La descripción de Saviano se refiere al dinero negro. Pero eso no es todo. A través de su red de jurisdicciones satélites y de sus sistemas de ingeniería fiscal, el Reino Unido complica, por ejemplo, que los gobiernos puedan aplicar impuestos a las multinacionales con mayor impacto en la economía global. Y eso no es poca cosa, porque hablamos del país con más paraísos fiscales de todo el G-20, siempre bajo el amparo de firmas de abogados y bancos de titularidad británica.
Londres es el epicentro mundial de la evasión fiscal a través de sus catorce dominios de ultramar y de las dependencias de la Corona.
Tiene su gracia que los restos del imperio británico ‒incluidos algunos enclaves semi-independientes‒ se hayan convertido en jurisdicciones secretas, donde se «permite al dinero llegar sin hacer preguntas», como dice el periodista Nicholas Shaxson.

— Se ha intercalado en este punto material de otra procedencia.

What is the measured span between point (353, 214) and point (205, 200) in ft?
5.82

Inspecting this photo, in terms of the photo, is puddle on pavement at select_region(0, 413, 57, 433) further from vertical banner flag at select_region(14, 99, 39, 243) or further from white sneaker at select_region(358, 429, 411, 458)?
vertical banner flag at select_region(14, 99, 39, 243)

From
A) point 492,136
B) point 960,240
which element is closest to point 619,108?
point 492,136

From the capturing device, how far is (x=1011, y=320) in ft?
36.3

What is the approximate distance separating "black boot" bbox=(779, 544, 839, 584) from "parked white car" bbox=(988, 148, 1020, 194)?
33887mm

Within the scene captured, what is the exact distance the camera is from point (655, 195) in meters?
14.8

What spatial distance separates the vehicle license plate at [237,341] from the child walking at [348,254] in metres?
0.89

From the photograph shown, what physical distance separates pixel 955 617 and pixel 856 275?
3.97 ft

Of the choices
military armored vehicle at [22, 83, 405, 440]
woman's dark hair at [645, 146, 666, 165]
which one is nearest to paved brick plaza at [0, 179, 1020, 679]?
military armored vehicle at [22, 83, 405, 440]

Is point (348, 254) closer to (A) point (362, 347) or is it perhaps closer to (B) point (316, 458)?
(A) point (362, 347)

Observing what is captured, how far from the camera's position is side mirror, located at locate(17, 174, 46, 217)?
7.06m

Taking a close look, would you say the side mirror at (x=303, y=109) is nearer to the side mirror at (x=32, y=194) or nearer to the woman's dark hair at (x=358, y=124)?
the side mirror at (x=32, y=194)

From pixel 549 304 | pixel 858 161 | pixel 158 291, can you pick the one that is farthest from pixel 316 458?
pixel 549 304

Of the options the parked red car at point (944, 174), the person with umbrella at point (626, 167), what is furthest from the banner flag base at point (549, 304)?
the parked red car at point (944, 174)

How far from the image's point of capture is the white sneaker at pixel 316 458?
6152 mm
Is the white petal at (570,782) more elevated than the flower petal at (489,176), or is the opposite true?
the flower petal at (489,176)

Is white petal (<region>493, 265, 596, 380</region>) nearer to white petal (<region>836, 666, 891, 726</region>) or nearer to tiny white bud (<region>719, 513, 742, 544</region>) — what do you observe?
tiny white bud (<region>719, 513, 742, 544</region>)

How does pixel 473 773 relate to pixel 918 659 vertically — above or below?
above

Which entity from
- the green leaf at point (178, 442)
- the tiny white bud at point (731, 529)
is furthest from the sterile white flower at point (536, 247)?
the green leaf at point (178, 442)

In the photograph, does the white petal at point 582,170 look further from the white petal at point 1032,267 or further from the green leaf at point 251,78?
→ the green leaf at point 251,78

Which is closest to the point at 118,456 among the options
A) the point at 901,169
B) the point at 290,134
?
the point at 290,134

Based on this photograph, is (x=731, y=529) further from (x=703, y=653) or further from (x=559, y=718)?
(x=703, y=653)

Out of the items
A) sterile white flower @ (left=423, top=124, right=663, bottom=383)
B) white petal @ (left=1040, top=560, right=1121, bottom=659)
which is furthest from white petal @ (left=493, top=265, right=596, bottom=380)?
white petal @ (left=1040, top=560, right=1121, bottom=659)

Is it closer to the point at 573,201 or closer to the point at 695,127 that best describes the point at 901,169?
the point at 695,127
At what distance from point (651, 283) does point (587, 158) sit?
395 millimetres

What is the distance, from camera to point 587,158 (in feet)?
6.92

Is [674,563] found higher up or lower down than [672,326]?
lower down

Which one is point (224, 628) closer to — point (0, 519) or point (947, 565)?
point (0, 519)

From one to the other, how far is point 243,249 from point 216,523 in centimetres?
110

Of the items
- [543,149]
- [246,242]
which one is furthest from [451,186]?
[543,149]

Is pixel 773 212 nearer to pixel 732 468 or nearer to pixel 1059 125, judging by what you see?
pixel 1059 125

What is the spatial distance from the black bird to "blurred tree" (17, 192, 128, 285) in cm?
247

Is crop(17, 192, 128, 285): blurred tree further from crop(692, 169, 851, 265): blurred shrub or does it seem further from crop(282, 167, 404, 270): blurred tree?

«Londres sigue siendo un refugio seguro para el dinero sucio», subraya Simon Jenkins en The Guardian. Cuando se introdujo la normativa de transparencia fiscal, se supuso, dice Jenkins, que «sería un elemento disuasorio para el lavado de dinero. Pero tuvo que llegar el escándalo de los Papeles de Panamá, en 2016, para revelar el alcance de las estafas fiscales en el Caribe. El contraste [entre unos países y otros] se reflejó en lo que vino a continuación. En Nueva York los evasores salieron esposados de sus oficinas. Los alemanes iniciaron 71 procesamientos. Los españoles enjuiciaron con éxito a Lionel Messi y a Cristiano Ronaldo por fraude fiscal. Pakistán encarceló a su primer ministro ‒ahí es nada‒ durante diez años. Pero en Gran Bretaña, lo revelado en Panamá solo condujo a cuatro arrestos y a seis entrevistas cautelares. Dando una explicación asombrosa, Richard Las, subdirector del HMRC [el departamento fiscal británico: Her Majesty’s Revenue and Customs], dijo en septiembre de 2018 que ‘los miembros ricos y prominentes de la comunidad’ no fueron procesados, ya que el HMRC prefirió usar, durante negociaciones privadas, el miedo al ‘daño que podían causar en su reputación las penas privativas de libertad’. Bienvenidos a una justicia propia de repúblicas bananeras».
¿Qué raíz histórica tiene este amparo de la corrupción y de los paraísos fiscales? La más obvia es la piratería que los ingleses fomentaron en el Caribe. De hecho, los mismos lugares que fueron nidos de corsarios en el siglo XVII son hoy refugio para el blanqueo de capitales, en ambos casos a la sombra de la Corona británica.
Las expediciones piratas contra las posesiones hispánicas en América no sólo generaron violentos ataques desde el mar. También supusieron el inicio del contrabando a gran escala, aprovechando la imposibilidad de las autoridades virreinales para impedirlo. Por otro lado, los corsarios ingleses se apoderaron de lugares como Belice, las Bahamas o las Islas Caimán.
A partir de los años sesenta, tras una aparente descolonización, estos enclaves reivindicaron ese linaje de los corsarios y bucaneros. Y aunque el turismo sea uno de sus ingresos, el principal es otro: una legislación muy flexible y la sustitución de la bandera negra, con una calavera cruzada por huesos en blanco, por letreros luminosos en el centro de su distrito financiero.